WHAT IS REQUIRED:
According to the passage below on South Africa's trade agreements, how many free trade agreements were in operation as of January 10, 2013?

SELECTED PASSAGE:
>>>

Merle Holden and Vanessa T. Tang1
The global trading system is characterized by a growing and competing network of bilateral and regional trade agreements. In South Africa, while trade policy has been determined in a multilateral setting, bilateral and regional trade agreements have also been pursued as evidenced by the Southern African Development Community Free Trade Agreement (SADC FTA), the European Union-South Africa Trade, Development and Co-operation Agreement (EU-SA TDCA) and as a member of the Southern African Customs Union (SACU), a party to the SACU European Free Trade Association-Free Trade Agreement (SACU- EFTA FTA) and the SACU Common Market of the South-Preferential Trade Agreement (SACU-MERCOSUR PTA).
However, the verdict is still out on whether South African trade has benefited from preferential access into the United States under the African Growth and Opportunity Act (AGOA). Overlaying these arrangements, there are also ongoing Economic Partnership Agreement (EPA) negotiations with the European community. Policy makers in South Africa, despite multilateral commitments, continue to negotiate preferential deals with other countries. The official March 2011 entry of South Africa to the Brazil, Russia, India and China (BRIC) group illustrates this competitive trend within African regionalism.
Against this background, it is questionable therefore whether these bilateral and regional trade agreements are beneficial to South African trade in general. This chapter aims to investigate whether the two preferential free trade agreements, the SADC FTA and EU-SA TDCA, have had any significant impact on trading patterns and revealed comparative advantages for South Africa. Furthermore, this chapter also attempts to explore the merits for the co-existence of other preferential trade agreements.

Introduction

Discussions about international relations are focusing increasingly on bilateral and regional trade agreements. Since the 1990s, the global trading system is characterized by a growing and competing network of bilateral and regional free trade agreements (FTAs). As of January 10, 2013, the World Trade Organization (WTO) is monitoring some 546 notifications of FTAs with 354 agreements in operation. In just a decade, the number of active FTAs is up by almost 50 per cent (from 180 agreements in 2003). Most WTO members are party to one or more FTAs. Going by present trends, it is expected that the share of trade through bilateral and regional FTAs will continue to rise.
In South Africa, while trade policy has been determined in a multilateral setting, bilateral and regional trade agreements have also been pursued. After a period of phased-in aggressive trade liberalization agreed under the Uruguay Round of the General Agreement on Tariffs and Trade (GATT), bilateral and regional trade agreements began to play a larger role.
In the year 2000, South Africa concluded two major preferential FTAs: a bilateral FTA with the European Union – the European Union-South Africa Trade, Development and Co-operation Agreement (EU-SA TDCA) and a regional-plurilateral FTA with the Southern African Development Community – the Southern African Development Community Free Trade Agreement (SADC FTA). Holden and McMillan (2006) show that the EU-SA FTA stimulated both exports and imports for South Africa, but while South African exports to SADC were stimulated, the results for imports were ambiguous. The AGOA results were far less significant overall, suggesting that preferential access for South African exports into the United States had not been particularly beneficial.
Overlaying these arrangements, there are also ongoing Economic Partnership Agreement (EPA) negotiations with the European community. Policy makers in South Africa, despite multilateral commitments, continue to negotiate preferential deals with emerging trading partners. The official March 2011 entry of South Africa to the BRIC group illustrates this competitive trend within African regionalism.

<<<

STORED ROWS:

>>>

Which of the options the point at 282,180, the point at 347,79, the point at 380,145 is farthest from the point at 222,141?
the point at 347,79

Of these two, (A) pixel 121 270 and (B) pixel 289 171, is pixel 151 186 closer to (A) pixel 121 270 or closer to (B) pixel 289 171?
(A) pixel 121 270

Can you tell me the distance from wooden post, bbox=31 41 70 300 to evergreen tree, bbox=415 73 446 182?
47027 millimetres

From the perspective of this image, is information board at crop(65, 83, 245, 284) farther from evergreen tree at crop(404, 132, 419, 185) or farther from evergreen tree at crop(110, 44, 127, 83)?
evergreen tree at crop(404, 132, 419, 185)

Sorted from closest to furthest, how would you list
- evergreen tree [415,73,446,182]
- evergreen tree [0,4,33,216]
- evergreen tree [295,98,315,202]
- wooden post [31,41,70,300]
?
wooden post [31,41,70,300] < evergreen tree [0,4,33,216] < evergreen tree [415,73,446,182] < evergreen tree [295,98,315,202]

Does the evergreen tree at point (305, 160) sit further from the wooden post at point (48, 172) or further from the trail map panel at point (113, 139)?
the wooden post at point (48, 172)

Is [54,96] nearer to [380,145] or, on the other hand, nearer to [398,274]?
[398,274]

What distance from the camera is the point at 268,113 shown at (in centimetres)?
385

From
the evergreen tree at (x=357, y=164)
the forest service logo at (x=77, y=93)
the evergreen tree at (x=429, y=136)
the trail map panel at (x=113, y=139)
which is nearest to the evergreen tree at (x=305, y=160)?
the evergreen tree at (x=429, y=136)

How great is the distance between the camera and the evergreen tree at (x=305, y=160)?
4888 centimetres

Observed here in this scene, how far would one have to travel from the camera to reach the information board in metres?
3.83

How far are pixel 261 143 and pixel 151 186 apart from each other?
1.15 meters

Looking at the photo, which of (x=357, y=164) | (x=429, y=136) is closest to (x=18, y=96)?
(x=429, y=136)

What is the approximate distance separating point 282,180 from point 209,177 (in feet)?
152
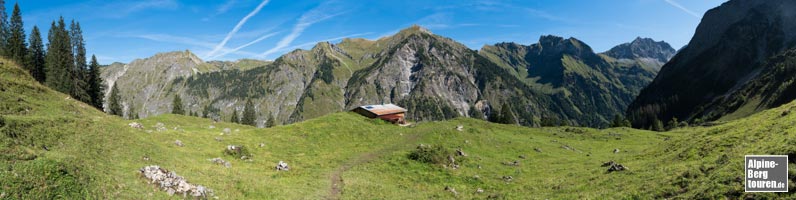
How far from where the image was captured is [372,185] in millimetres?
33406

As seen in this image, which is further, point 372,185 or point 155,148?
point 372,185

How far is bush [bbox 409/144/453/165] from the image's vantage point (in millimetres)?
42594

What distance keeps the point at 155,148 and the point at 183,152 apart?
451cm

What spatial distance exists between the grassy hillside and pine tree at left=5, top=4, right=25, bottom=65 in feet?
119

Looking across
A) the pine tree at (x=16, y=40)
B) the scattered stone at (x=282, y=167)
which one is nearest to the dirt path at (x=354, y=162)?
the scattered stone at (x=282, y=167)

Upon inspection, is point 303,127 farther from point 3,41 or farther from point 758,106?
point 758,106

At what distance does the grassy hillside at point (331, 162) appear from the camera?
18450 mm

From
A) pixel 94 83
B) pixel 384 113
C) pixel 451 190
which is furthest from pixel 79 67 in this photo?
pixel 451 190

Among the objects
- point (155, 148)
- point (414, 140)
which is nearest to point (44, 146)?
point (155, 148)

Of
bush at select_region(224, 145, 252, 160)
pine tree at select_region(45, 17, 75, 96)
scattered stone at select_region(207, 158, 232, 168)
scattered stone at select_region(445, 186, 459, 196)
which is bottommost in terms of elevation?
scattered stone at select_region(445, 186, 459, 196)

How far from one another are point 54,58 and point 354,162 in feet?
314

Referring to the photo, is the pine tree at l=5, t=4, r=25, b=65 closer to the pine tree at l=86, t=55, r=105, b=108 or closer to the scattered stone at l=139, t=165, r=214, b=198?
the pine tree at l=86, t=55, r=105, b=108

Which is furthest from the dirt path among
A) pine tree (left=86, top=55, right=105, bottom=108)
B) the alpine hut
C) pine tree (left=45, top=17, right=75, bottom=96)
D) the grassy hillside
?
pine tree (left=86, top=55, right=105, bottom=108)

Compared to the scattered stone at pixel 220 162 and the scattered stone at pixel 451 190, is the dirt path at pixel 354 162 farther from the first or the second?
the scattered stone at pixel 220 162
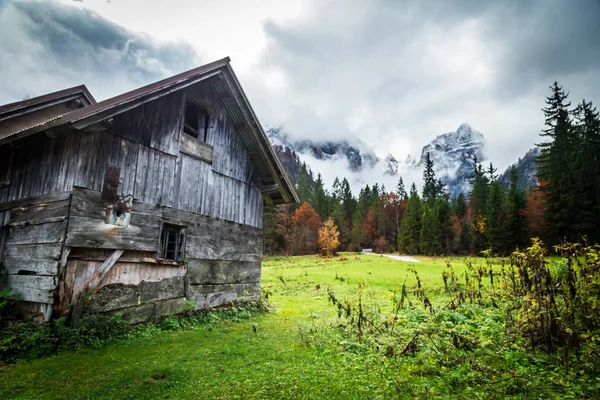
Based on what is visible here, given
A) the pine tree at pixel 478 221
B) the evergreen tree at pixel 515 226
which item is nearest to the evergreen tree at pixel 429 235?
the pine tree at pixel 478 221

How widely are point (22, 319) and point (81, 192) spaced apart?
3.38 m

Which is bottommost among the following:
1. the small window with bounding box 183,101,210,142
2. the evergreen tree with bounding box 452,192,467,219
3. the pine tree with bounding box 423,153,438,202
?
the small window with bounding box 183,101,210,142

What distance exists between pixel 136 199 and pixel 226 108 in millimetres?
5320

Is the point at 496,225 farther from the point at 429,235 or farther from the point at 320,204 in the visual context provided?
the point at 320,204

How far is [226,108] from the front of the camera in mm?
12328

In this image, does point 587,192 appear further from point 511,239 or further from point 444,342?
point 444,342

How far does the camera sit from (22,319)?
7.54 m

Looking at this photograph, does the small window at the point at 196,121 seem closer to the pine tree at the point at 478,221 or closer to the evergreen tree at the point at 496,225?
the evergreen tree at the point at 496,225

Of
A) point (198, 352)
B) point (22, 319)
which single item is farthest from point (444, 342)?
point (22, 319)

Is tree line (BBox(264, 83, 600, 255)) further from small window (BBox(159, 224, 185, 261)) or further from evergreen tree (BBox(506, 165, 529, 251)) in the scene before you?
small window (BBox(159, 224, 185, 261))

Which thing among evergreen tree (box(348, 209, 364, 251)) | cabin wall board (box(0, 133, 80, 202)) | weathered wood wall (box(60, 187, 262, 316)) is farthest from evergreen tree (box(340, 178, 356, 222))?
cabin wall board (box(0, 133, 80, 202))

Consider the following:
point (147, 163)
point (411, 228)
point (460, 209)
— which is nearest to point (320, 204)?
point (411, 228)

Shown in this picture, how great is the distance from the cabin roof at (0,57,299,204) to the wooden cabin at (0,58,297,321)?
0.04 m

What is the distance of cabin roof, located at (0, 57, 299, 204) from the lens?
7.50 metres
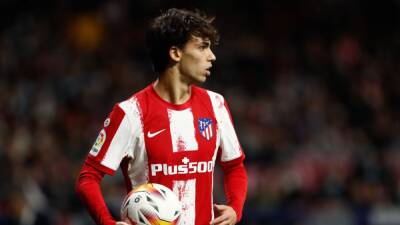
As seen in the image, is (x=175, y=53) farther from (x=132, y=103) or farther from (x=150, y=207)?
(x=150, y=207)

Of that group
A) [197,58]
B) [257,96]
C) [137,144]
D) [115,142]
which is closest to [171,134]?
Result: [137,144]

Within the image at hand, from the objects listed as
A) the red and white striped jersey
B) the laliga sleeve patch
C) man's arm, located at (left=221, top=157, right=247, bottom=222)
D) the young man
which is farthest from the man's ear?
man's arm, located at (left=221, top=157, right=247, bottom=222)

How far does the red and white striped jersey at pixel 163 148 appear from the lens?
5602 mm

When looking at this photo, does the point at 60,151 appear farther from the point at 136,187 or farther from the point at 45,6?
the point at 136,187

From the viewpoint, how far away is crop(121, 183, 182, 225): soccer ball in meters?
5.29

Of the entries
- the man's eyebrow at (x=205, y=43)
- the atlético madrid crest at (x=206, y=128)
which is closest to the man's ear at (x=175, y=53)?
the man's eyebrow at (x=205, y=43)

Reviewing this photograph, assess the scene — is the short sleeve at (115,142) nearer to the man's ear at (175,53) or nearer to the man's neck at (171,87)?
the man's neck at (171,87)

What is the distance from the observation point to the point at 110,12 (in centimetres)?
1502

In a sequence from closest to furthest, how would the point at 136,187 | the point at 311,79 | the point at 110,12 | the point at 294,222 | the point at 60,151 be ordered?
the point at 136,187 < the point at 294,222 < the point at 60,151 < the point at 311,79 < the point at 110,12

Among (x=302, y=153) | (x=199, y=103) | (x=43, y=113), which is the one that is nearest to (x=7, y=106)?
(x=43, y=113)

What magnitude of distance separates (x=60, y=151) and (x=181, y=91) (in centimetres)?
659

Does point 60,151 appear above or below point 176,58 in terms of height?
below

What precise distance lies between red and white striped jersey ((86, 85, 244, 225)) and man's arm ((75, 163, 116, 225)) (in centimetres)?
7

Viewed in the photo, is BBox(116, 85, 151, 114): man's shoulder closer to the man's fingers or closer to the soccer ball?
the soccer ball
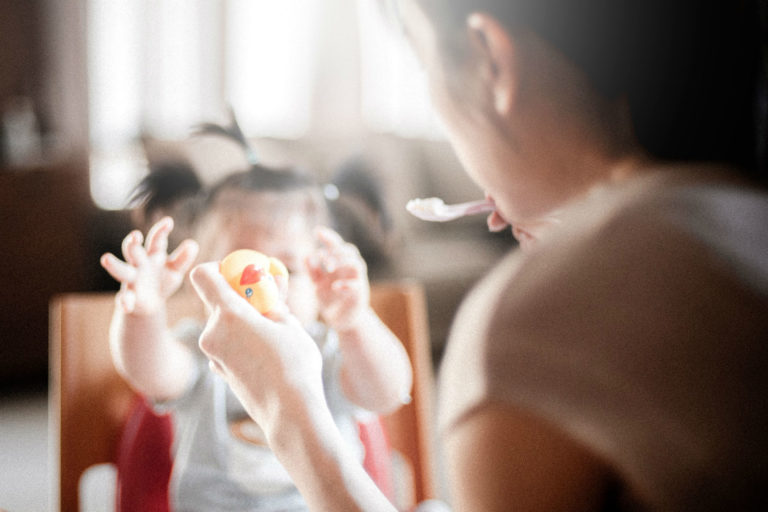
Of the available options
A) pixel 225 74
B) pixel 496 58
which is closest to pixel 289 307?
pixel 496 58

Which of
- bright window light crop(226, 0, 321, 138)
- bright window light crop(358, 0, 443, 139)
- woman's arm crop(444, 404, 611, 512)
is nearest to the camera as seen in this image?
woman's arm crop(444, 404, 611, 512)

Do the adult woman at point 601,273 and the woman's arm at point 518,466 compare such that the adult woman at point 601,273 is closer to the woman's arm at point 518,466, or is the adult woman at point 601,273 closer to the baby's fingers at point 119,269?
the woman's arm at point 518,466

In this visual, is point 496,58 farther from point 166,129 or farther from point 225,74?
point 225,74

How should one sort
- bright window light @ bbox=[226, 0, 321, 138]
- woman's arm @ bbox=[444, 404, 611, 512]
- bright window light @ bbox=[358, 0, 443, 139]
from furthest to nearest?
bright window light @ bbox=[226, 0, 321, 138], bright window light @ bbox=[358, 0, 443, 139], woman's arm @ bbox=[444, 404, 611, 512]

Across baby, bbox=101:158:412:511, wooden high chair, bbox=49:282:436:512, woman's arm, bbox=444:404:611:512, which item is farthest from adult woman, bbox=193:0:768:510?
wooden high chair, bbox=49:282:436:512

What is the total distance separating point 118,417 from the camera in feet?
1.82

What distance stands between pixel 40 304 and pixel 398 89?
1342 mm

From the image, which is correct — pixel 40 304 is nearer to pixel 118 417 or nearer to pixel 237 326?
pixel 118 417

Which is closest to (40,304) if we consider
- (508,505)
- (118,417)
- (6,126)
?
(6,126)

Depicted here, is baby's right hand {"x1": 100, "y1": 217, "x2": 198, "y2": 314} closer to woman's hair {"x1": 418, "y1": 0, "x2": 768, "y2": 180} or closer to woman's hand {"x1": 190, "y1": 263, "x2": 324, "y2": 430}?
woman's hand {"x1": 190, "y1": 263, "x2": 324, "y2": 430}

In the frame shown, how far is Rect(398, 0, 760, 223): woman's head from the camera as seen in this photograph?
0.24 m

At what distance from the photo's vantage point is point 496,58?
0.24 m

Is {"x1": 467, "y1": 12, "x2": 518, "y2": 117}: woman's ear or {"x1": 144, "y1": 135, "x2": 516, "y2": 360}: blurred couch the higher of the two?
{"x1": 467, "y1": 12, "x2": 518, "y2": 117}: woman's ear

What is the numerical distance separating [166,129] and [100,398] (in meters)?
0.23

<<<

FULL ANSWER:
354 agreements were in operation.